> DESCRIPTION OF THE TASK:
Every line of the data is to be retyped exactly.

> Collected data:
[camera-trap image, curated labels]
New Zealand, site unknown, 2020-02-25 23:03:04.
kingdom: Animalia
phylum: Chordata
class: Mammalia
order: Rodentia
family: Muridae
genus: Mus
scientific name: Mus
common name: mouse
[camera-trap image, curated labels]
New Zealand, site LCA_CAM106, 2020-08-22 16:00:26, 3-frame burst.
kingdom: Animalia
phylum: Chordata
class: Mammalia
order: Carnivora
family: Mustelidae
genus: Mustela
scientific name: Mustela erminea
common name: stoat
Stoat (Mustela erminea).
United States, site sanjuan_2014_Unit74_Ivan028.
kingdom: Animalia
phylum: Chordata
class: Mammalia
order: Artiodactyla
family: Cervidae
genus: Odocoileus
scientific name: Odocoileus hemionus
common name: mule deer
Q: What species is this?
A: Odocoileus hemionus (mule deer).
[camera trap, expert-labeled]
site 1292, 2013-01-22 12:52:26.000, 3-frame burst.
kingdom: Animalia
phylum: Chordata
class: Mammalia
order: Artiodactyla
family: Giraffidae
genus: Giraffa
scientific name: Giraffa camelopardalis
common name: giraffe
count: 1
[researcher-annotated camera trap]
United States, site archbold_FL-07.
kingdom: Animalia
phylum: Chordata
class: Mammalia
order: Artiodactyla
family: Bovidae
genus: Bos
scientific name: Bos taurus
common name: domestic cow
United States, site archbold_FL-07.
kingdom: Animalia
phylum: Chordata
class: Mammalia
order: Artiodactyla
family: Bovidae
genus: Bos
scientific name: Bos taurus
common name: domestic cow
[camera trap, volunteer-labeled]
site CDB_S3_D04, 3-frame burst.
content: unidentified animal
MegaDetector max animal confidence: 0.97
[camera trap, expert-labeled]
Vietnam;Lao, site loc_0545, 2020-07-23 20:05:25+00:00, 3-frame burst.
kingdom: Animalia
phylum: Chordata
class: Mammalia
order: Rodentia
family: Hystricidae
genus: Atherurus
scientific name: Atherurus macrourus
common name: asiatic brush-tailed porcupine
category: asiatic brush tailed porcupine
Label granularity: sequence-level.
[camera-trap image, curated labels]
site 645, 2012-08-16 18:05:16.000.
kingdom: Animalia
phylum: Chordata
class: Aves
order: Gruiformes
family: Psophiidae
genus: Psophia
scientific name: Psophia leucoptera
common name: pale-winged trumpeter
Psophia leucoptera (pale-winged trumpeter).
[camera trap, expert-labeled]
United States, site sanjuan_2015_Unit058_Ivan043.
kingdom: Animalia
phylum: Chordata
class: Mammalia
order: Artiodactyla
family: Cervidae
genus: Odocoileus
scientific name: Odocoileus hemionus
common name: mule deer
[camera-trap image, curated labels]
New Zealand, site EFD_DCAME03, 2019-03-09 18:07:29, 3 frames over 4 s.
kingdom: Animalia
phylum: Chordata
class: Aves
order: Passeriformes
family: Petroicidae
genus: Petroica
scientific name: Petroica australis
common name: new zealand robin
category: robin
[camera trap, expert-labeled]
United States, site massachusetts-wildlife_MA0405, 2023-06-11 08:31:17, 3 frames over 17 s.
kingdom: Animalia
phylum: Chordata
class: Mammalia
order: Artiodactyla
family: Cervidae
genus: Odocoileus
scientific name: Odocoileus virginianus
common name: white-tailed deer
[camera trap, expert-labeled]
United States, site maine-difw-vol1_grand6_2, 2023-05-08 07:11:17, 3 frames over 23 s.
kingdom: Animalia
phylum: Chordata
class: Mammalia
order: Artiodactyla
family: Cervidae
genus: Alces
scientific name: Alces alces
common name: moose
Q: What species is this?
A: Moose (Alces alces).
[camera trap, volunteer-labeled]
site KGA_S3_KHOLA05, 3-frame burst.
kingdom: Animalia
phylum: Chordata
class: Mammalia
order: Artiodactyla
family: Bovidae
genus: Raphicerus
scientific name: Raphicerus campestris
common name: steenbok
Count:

> OUTPUT:
[camera-trap image, curated labels]
New Zealand, site unknown, 2020-02-25 23:03:04.
kingdom: Animalia
phylum: Chordata
class: Mammalia
order: Rodentia
family: Muridae
genus: Mus
scientific name: Mus
common name: mouse
[camera-trap image, curated labels]
New Zealand, site LCA_CAM106, 2020-08-22 16:00:26, 3-frame burst.
kingdom: Animalia
phylum: Chordata
class: Mammalia
order: Carnivora
family: Mustelidae
genus: Mustela
scientific name: Mustela erminea
common name: stoat
Stoat (Mustela erminea).
United States, site sanjuan_2014_Unit74_Ivan028.
kingdom: Animalia
phylum: Chordata
class: Mammalia
order: Artiodactyla
family: Cervidae
genus: Odocoileus
scientific name: Odocoileus hemionus
common name: mule deer
Q: What species is this?
A: Odocoileus hemionus (mule deer).
[camera trap, expert-labeled]
site 1292, 2013-01-22 12:52:26.000, 3-frame burst.
kingdom: Animalia
phylum: Chordata
class: Mammalia
order: Artiodactyla
family: Giraffidae
genus: Giraffa
scientific name: Giraffa camelopardalis
common name: giraffe
count: 1
[researcher-annotated camera trap]
United States, site archbold_FL-07.
kingdom: Animalia
phylum: Chordata
class: Mammalia
order: Artiodactyla
family: Bovidae
genus: Bos
scientific name: Bos taurus
common name: domestic cow
United States, site archbold_FL-07.
kingdom: Animalia
phylum: Chordata
class: Mammalia
order: Artiodactyla
family: Bovidae
genus: Bos
scientific name: Bos taurus
common name: domestic cow
[camera trap, volunteer-labeled]
site CDB_S3_D04, 3-frame burst.
content: unidentified animal
MegaDetector max animal confidence: 0.97
[camera trap, expert-labeled]
Vietnam;Lao, site loc_0545, 2020-07-23 20:05:25+00:00, 3-frame burst.
kingdom: Animalia
phylum: Chordata
class: Mammalia
order: Rodentia
family: Hystricidae
genus: Atherurus
scientific name: Atherurus macrourus
common name: asiatic brush-tailed porcupine
category: asiatic brush tailed porcupine
Label granularity: sequence-level.
[camera-trap image, curated labels]
site 645, 2012-08-16 18:05:16.000.
kingdom: Animalia
phylum: Chordata
class: Aves
order: Gruiformes
family: Psophiidae
genus: Psophia
scientific name: Psophia leucoptera
common name: pale-winged trumpeter
Psophia leucoptera (pale-winged trumpeter).
[camera trap, expert-labeled]
United States, site sanjuan_2015_Unit058_Ivan043.
kingdom: Animalia
phylum: Chordata
class: Mammalia
order: Artiodactyla
family: Cervidae
genus: Odocoileus
scientific name: Odocoileus hemionus
common name: mule deer
[camera-trap image, curated labels]
New Zealand, site EFD_DCAME03, 2019-03-09 18:07:29, 3 frames over 4 s.
kingdom: Animalia
phylum: Chordata
class: Aves
order: Passeriformes
family: Petroicidae
genus: Petroica
scientific name: Petroica australis
common name: new zealand robin
category: robin
[camera trap, expert-labeled]
United States, site massachusetts-wildlife_MA0405, 2023-06-11 08:31:17, 3 frames over 17 s.
kingdom: Animalia
phylum: Chordata
class: Mammalia
order: Artiodactyla
family: Cervidae
genus: Odocoileus
scientific name: Odocoileus virginianus
common name: white-tailed deer
[camera trap, expert-labeled]
United States, site maine-difw-vol1_grand6_2, 2023-05-08 07:11:17, 3 frames over 23 s.
kingdom: Animalia
phylum: Chordata
class: Mammalia
order: Artiodactyla
family: Cervidae
genus: Alces
scientific name: Alces alces
common name: moose
Q: What species is this?
A: Moose (Alces alces).
[camera trap, volunteer-labeled]
site KGA_S3_KHOLA05, 3-frame burst.
kingdom: Animalia
phylum: Chordata
class: Mammalia
order: Artiodactyla
family: Bovidae
genus: Raphicerus
scientific name: Raphicerus campestris
common name: steenbok
Count:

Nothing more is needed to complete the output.